Required work
Revise everything from the line containing "If comparing" down to the end of the entries, replacing "options" with "choices" and leaving all else unchanged.

Data supplied
** START **
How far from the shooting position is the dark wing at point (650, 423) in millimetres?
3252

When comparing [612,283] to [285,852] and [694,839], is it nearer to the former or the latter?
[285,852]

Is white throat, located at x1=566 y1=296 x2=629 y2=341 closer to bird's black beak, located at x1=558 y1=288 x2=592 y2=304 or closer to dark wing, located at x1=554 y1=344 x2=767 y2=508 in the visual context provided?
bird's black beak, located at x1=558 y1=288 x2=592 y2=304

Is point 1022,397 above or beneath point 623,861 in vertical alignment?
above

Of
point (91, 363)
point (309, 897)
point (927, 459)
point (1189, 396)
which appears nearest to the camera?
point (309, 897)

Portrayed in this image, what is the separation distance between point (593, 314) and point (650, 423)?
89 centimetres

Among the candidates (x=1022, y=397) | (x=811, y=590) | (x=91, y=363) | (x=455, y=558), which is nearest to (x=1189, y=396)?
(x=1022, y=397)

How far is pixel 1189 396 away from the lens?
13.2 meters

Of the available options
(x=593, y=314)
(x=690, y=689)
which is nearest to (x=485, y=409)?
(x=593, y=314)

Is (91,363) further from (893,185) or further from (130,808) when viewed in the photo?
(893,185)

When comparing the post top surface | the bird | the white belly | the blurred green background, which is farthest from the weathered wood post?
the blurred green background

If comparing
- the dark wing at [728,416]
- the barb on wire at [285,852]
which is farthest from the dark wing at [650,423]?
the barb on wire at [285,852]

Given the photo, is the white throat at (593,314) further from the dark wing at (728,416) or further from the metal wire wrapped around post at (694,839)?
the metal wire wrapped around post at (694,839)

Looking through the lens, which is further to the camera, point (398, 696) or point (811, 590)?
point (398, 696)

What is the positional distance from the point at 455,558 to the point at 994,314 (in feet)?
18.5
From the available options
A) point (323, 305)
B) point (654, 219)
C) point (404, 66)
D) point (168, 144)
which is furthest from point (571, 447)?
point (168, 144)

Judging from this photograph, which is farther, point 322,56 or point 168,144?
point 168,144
** END **
Expected answer
If comparing
- the dark wing at [728,416]
- the barb on wire at [285,852]
which is farthest from the dark wing at [650,423]?
the barb on wire at [285,852]

Given the photo, is the white throat at (593,314) further from the dark wing at (728,416) or further from the metal wire wrapped around post at (694,839)?
the metal wire wrapped around post at (694,839)

Looking through the lens, which is further to the camera, point (398, 696) or point (811, 590)?
point (398, 696)

What is the positional distance from the point at 455,558 to the point at 994,314 (in feet)?
18.5
From the available choices
A) point (323, 305)
B) point (654, 219)
C) point (404, 66)
D) point (168, 144)
which is furthest from point (571, 447)?
point (168, 144)

Judging from this photograph, which is farther, point 322,56 or point 168,144?
point 168,144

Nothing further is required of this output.